Яша Джонс засмеялся.

— Потому что я физик. Вернее, несостоявшийся физик, или человек, который собирался стать физиком. — Он помолчал. — Видите ли, — продолжал он, — многие физики играют скрипке или слушают камерную музыку. Думаю, это потому, что музыка даёт им другое эмоциональное измерение, нечто вроде эмоционального эквивалента того, что они делают. Это образ закона и потока, глубины и мерцания. Ну а мне, — в его смехе прозвучала лёгкая издёвка, — мне слон наступил на ухо, и я не настоящий физик. Поэтому мне остаются стихи.

— Глубина, — сказала Мэгги Фидлер. — Глубина и мерцание…

— Да, — сказал Яша Джонс, — во всяких хороших стихах они есть. Но я-то думаю об особом виде стихов — о тех, которые выражают наше время. Нашу физику. Которые, вернее говоря, предсказали нашу физику. Стихи Бодлера, Эзры Паунда, Элиота, Сен-Жона Перса. Ну и кое-кого ещё. Кольриджа в его безумии, по-своему Вордсворта, у них это тоже было, уже так рано. Но не Йитса. Он не менее велик, но он анахронизм, у него Ньютоново мышление, страстное, устарелое Ньютоново мышление, оно словно кромлех в лунном свете. Вся его чепуха насчёт конусов, вращений, планшеток для спиритических сеансов и сумеречного кельтского духа — всё это попытка создать нечто соответствующее таинственному содроганию Эйнштейна, Фрейда или Перса. Может быть, даже Маркса. Но у Йитса всё пошло задом наперёд: он думал, что содрогание происходит вследствие бегства от природы. А оно бывает от бегства в природу.

— На меня бы она быстро нагнала сон, — сказал Бред. — Эта поэзия.

— На меня поэзия не нагоняет сон, — сказал Яша Джонс. — Вначале совсем наоборот. Вот именно: она меня пробуждает. Я сижу в кровати посреди ночи, и, если наткнусь на хорошие стихи — у меня вдруг рождается ощущение, что мир вокруг меня беззвучно взрывается. Во все стороны, в абсолютной тишине, в виде длительного, текучего взрыва в полную тьму, которая разлетается во все стороны. Словно стены комнаты летят в бесконечность, оставив лишь эту маленькую точку света, или, вернее, если я закрою глаза или выключу лампу возле кровати, оставив в голове лишь светящиеся слова, как крошечные лампочки, мигающие в большой вычислительной машине. Я не хочу сказать, что большая машина — это я. Это место, где я мог бы быть, если б был там. Потом мне вдруг остановится легко, и я засыпаю.
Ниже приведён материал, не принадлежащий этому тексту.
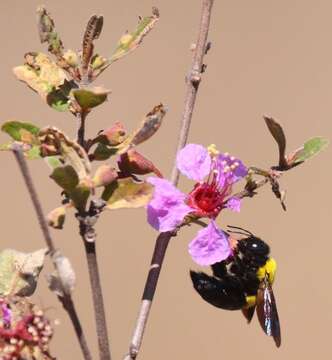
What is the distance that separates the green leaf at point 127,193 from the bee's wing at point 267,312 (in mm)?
359

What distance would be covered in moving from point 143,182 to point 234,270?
0.36 metres

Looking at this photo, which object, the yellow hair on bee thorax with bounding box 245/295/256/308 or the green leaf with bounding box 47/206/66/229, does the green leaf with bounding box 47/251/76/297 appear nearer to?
the green leaf with bounding box 47/206/66/229

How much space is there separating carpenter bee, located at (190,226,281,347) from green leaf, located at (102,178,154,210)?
337 millimetres

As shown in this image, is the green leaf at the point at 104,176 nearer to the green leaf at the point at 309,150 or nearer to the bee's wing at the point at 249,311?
the green leaf at the point at 309,150

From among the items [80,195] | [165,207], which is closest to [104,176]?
[80,195]

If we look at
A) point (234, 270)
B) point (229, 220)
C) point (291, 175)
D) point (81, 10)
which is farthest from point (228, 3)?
point (234, 270)

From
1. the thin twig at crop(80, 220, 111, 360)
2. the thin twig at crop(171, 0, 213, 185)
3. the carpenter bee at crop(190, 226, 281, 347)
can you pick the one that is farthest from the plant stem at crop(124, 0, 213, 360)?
the carpenter bee at crop(190, 226, 281, 347)

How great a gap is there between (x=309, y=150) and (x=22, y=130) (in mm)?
317

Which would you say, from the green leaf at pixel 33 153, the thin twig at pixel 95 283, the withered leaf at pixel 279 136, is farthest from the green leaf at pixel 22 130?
the withered leaf at pixel 279 136

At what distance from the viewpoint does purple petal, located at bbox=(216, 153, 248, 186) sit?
951 millimetres

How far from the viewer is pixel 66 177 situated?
0.70m

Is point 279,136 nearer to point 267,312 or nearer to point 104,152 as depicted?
point 104,152

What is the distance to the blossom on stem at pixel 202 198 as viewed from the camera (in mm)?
836

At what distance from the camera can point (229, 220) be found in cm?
418
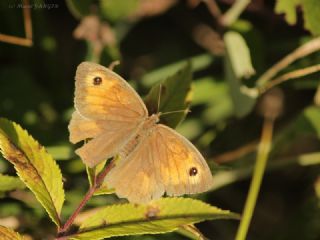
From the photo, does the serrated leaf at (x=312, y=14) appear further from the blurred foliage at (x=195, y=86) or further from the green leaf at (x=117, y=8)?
the green leaf at (x=117, y=8)

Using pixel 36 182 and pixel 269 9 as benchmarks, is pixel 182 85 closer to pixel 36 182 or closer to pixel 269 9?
pixel 36 182

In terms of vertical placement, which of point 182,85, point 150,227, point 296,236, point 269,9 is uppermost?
point 269,9

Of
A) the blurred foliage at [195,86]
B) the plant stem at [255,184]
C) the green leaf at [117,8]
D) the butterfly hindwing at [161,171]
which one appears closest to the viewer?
the butterfly hindwing at [161,171]

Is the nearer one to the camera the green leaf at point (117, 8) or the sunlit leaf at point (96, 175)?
the sunlit leaf at point (96, 175)

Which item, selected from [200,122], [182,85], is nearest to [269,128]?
[200,122]

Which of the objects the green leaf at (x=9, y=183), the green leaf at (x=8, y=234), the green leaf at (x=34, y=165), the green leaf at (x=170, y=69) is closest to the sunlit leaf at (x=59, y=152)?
the green leaf at (x=9, y=183)

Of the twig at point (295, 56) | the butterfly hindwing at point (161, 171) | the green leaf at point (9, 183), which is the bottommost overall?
the green leaf at point (9, 183)

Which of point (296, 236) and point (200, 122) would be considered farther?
point (200, 122)
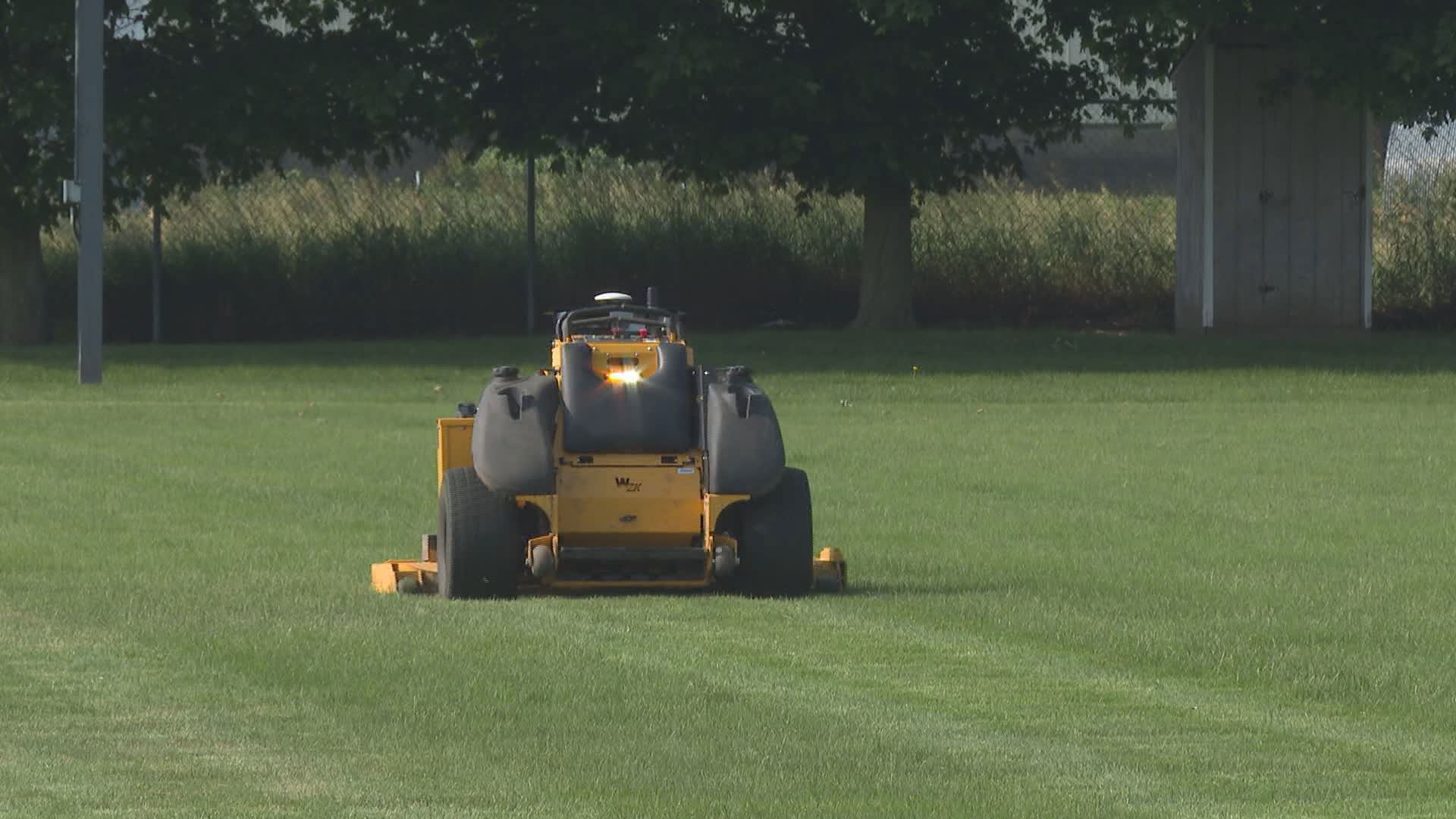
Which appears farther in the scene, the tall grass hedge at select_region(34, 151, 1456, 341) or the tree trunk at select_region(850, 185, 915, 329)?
the tall grass hedge at select_region(34, 151, 1456, 341)

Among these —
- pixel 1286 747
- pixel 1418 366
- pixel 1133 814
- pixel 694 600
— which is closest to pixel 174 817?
pixel 1133 814

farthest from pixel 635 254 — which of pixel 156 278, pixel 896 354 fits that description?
pixel 896 354

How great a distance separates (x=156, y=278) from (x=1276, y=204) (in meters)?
13.2

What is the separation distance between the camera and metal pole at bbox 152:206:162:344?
105ft

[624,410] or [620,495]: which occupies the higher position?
[624,410]

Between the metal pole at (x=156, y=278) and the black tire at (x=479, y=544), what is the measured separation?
21.2 metres

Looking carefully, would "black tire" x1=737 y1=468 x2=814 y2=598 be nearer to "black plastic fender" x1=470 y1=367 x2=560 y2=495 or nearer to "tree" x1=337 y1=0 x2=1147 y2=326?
"black plastic fender" x1=470 y1=367 x2=560 y2=495

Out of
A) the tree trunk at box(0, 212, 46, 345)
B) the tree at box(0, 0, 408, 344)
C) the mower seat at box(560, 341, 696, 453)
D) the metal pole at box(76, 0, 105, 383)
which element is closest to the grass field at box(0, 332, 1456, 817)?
the mower seat at box(560, 341, 696, 453)

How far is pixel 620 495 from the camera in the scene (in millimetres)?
11312

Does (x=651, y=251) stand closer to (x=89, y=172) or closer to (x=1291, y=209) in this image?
(x=1291, y=209)

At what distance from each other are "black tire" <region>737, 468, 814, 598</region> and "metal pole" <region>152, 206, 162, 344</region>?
840 inches

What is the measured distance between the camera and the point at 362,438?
1948 cm

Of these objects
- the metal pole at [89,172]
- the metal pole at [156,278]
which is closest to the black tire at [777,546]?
the metal pole at [89,172]

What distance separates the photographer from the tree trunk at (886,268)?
3191 cm
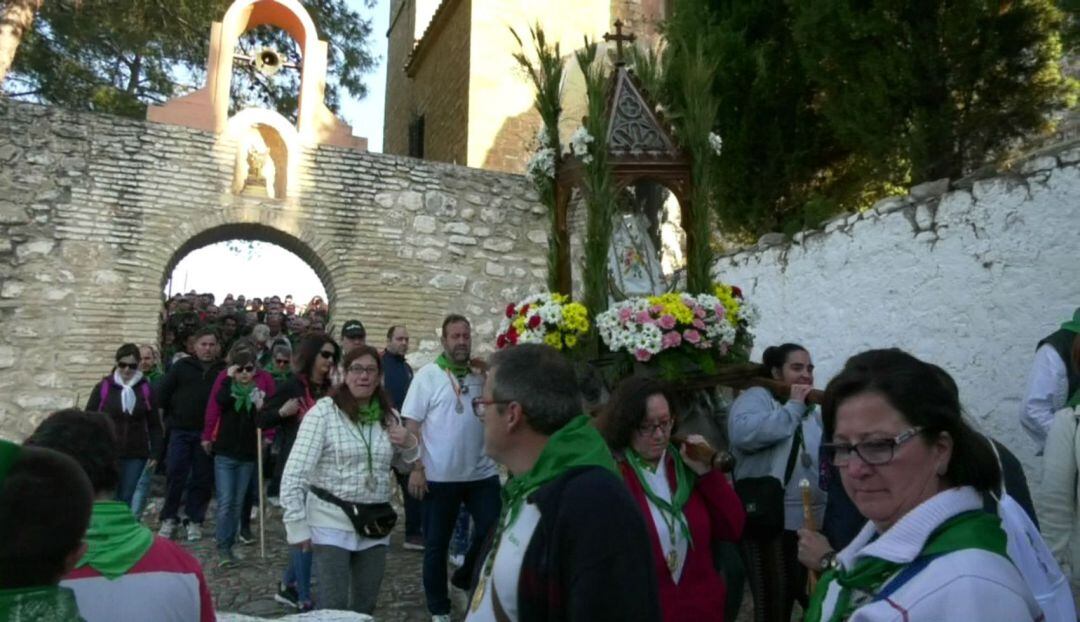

— Ну знаете, это похоже на Руби Гольдберга, — сказал Бред. — Так бы он нарисовал карикатуру на то, как засыпает человек, страдающий бессонницей.

— Лучшей модели для такой карикатуры, чем я, он не найдёт, — засмеялся Яша. — А чтобы перестать, как выразился бы Бред, пыжиться, я вам скажу просто: это вроде утраты индивидуальности, и, если ты можешь на это пойти, ты засыпаешь. У нас ведь век утраты индивидуальности. Вы можете воспринимать личность только в точке, вернее, только как точку пересечения бесчисленных линий, идущих внутрь и наружу. Личность равна точке, из которой… И точке, к которой… То есть ничто. Вот к чему мы пришли в наше время. Но люди боятся это признать. Поэтому за что-то цепляются — за доктрину или за наркотики. Лишь бы за что-нибудь ухватиться. Возьмите такого остро сознающего это человека, как Элиот, — самый гений его рождён подобными сознанием, но он его боится, ему надо пересчитывать епископов, как старому Сэмюэлю Джонсону надо было пересчитывать заборные столбы, со страху, что он взорвётся. Но стоит вам примириться с тем, что это так, и вы сможете заснуть. Там очень покойно, в той точке, где пересекаются все линии. Всякое движение транспорта прекратилось.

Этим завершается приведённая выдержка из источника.